Un cartel de madera clavado por encima de una puerta, con las palabras Yindall & Fambers, Boticarios pintadas en él. Dentro, un mostrador, y detrás del mostrador, un joven atlético. A primera vista, parece desnudo, pero viste un pantalón corto rojo y azul. En vez de decir: «Hola, soy Bud», dice: «Soy el señor Yindall. ¿En qué puedo servirle?». La voz es seca y gris.
«Quisiera un frasco de jarabe de bromuro y una caja de tabletas de Olmo blanco».
«En seguida». Pero en su cara hay algo que no está bien. Se da la vuelta para entrar en la habitación trasera, se detiene. «No busca al señor Yindall, ¿eh?».
«Pero me ha dicho que usted era el señor Yindall».
«A veces se confunde. Por regla general no recibe a nadie».
«No he dicho que quisiera verlo».
«Pero quiere». Alarga el brazo sobre el mostrador, y aprieta con una mano de acero. «Nos espera en el sótano. Fambers al habla».
«No quiero ver al señor Yindall, gracias».
«Ha hablado tarde».
El mostrador tiene bisagras. Levanta la hoja para abrir paso, sin dejar de apretar con la mano de acero.
Protestas durante el trayecto a la bodega. Contra una pared, un trono de metal cromado brilla a la luz de potentes reflectores. De los hombros de un tronco masculino, brotan dos piernas de fuertes muslos, y las piernas están dobladas. Entre los muslos, un grueso cuello del cual ha sido cercenada la cabeza. Los brazos, ligados a las caderas, cuelgan relajadamente, y los dedos sufren contracciones.
«Le presento al señor Eambers. No puede verla, desde luego. Fue necesario quitarle la cabeza. Era un estorbo. Pero el cuello ha sido rellenado con un protoplasma sumamente sensitivo. Dándole un mordisco, por pequeño que sea, se establece instantáneamente la comunicación. Acerqúese y ponga la boca en el cuello».
La mano de acero dispone. La sustancia en el interior del cuello causa la impresión de pan mojado, y su ligero olor sulfúreo recuerda el de los nabos.
«Empuje con la lengua. No se atragante».
Cuando la lengua hace presión, la sustancia en el cuello comienza a palpitar, burbujea, y un líquido caliente rebosa y se desparrama.
«Sólo es sangre.

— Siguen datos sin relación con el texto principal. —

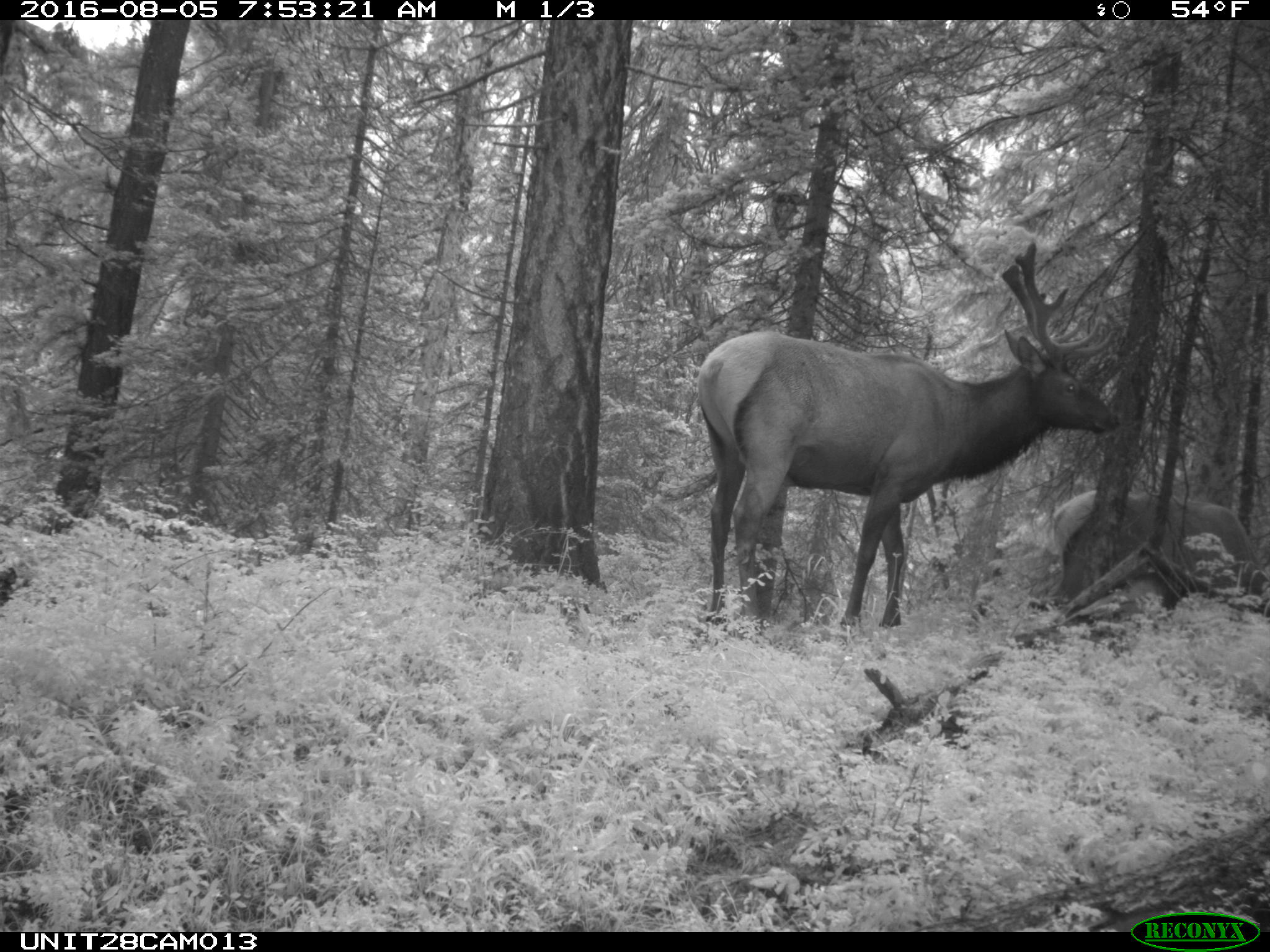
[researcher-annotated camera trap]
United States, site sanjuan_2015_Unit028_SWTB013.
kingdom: Animalia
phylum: Chordata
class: Mammalia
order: Artiodactyla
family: Cervidae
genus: Cervus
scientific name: Cervus elaphus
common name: red deer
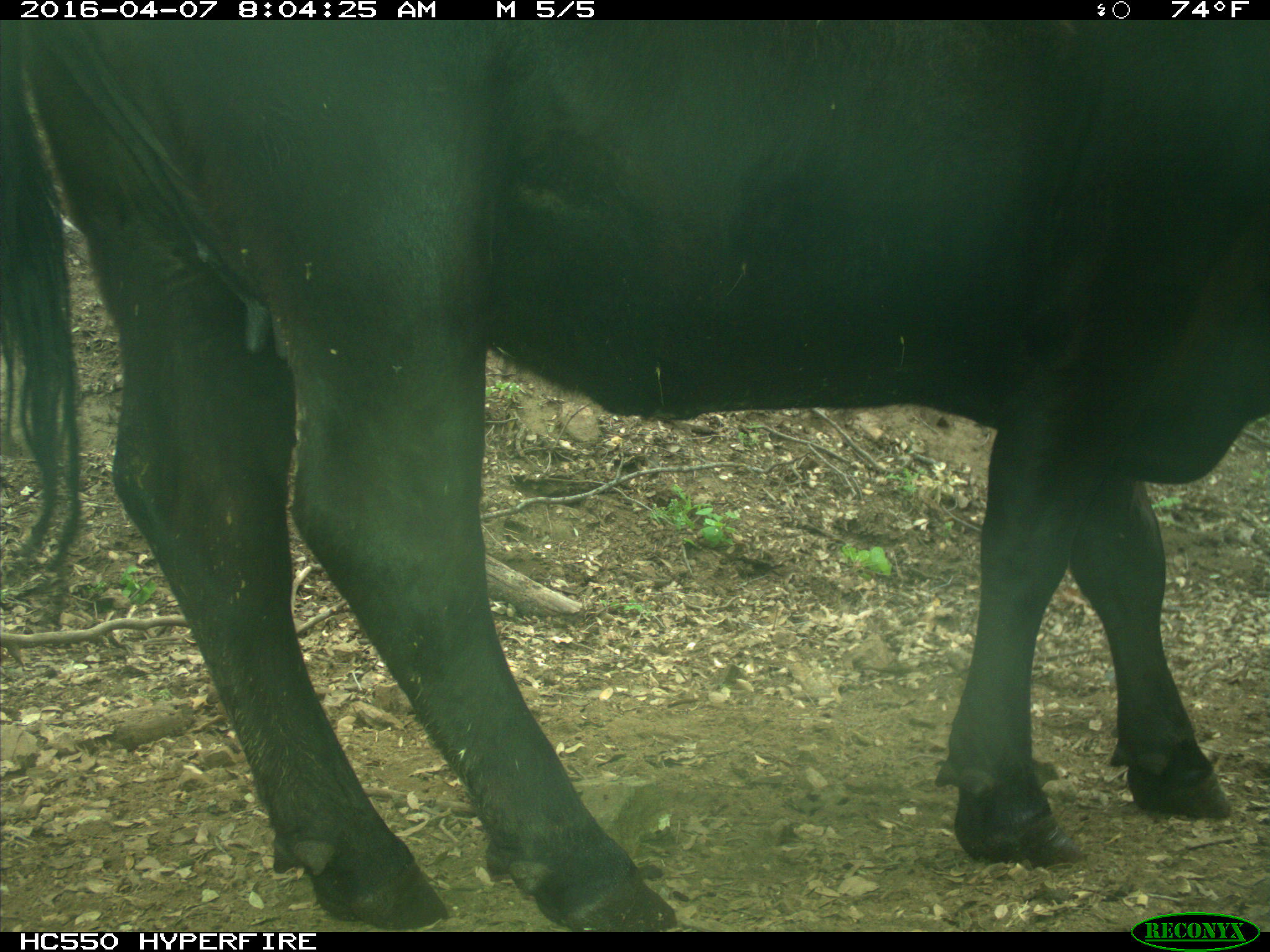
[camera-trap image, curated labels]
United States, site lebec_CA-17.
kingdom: Animalia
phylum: Chordata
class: Mammalia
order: Artiodactyla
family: Bovidae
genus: Bos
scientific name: Bos taurus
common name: domestic cow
Bos taurus (domestic cow).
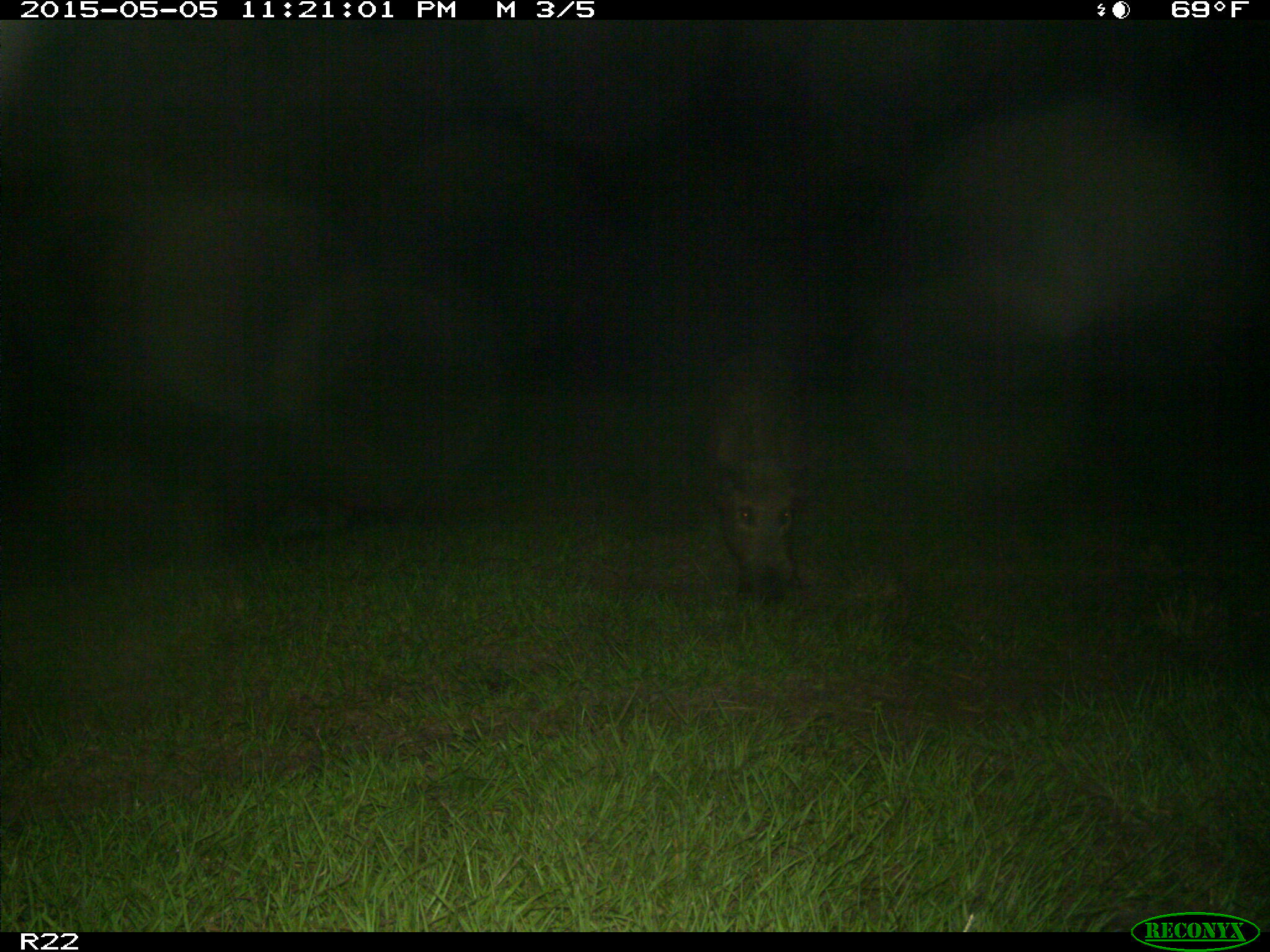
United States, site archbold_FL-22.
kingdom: Animalia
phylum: Chordata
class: Mammalia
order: Artiodactyla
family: Suidae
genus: Sus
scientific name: Sus scrofa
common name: wild boar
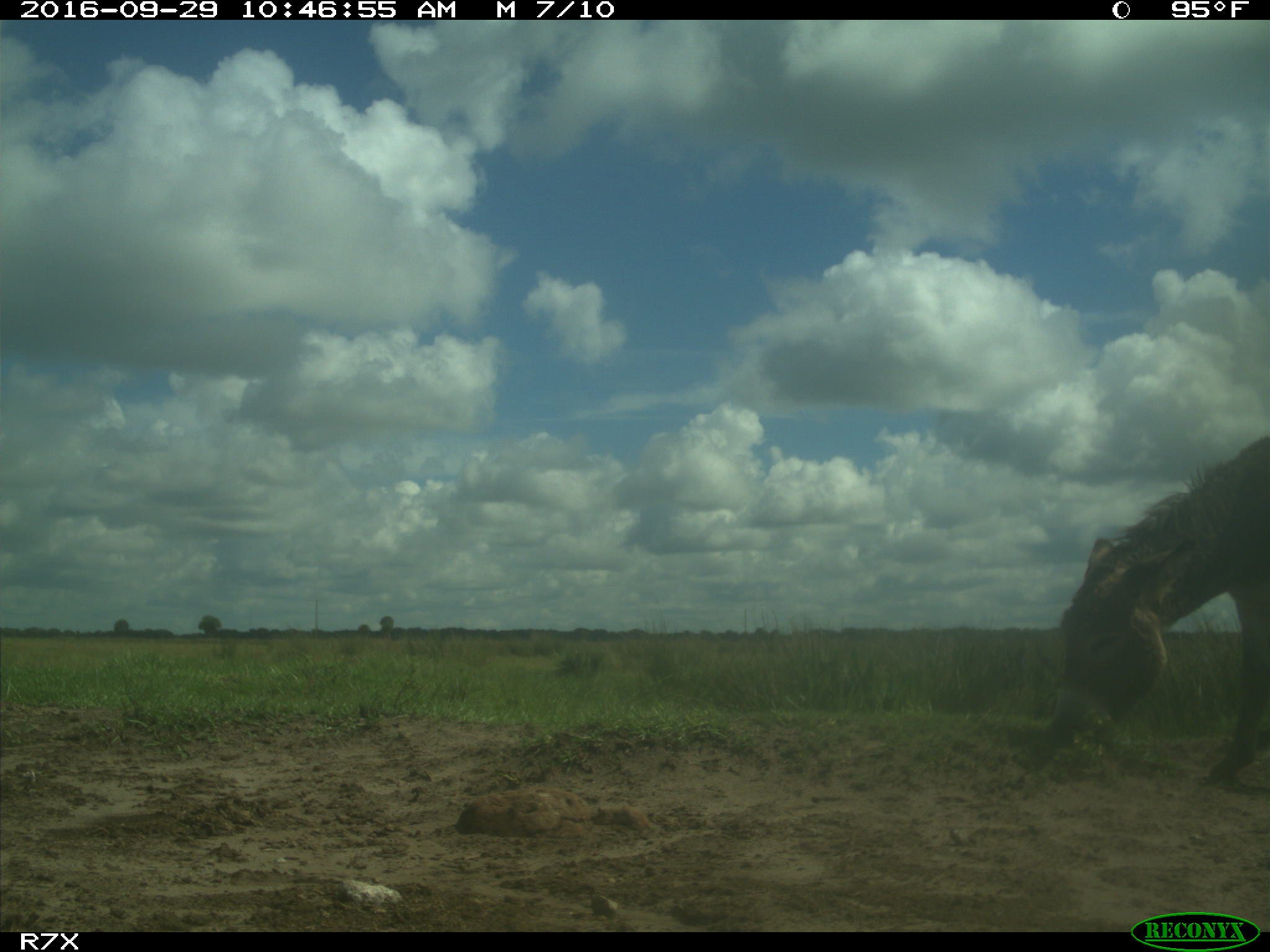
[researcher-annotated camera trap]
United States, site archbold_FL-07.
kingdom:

Creo que debería permanecer un rato aquí».
«¡No, no, no, no!». Se revuelca en su vómito por el suelo.
«¡No, no, no!». Quiere limpiarse la sangre de los labios y la cara.
Cae, cae, con la sangre, con el vómito, a un suelo acolchado con plumas. Sólo se aspira el hedor de nabos en un agujero sin aire. Entonces, ahogándose, después de haber sido asfixiada, subió del fondo y respiró profundamente el aire negro a su alrededor, asqueada por la naturaleza de su sueño, segura de que se repitiría, aterrada sobre todo por la idea de que las órdenes que regían este fenómeno viniesen de fuera, de otra mente. Esto era inaceptable.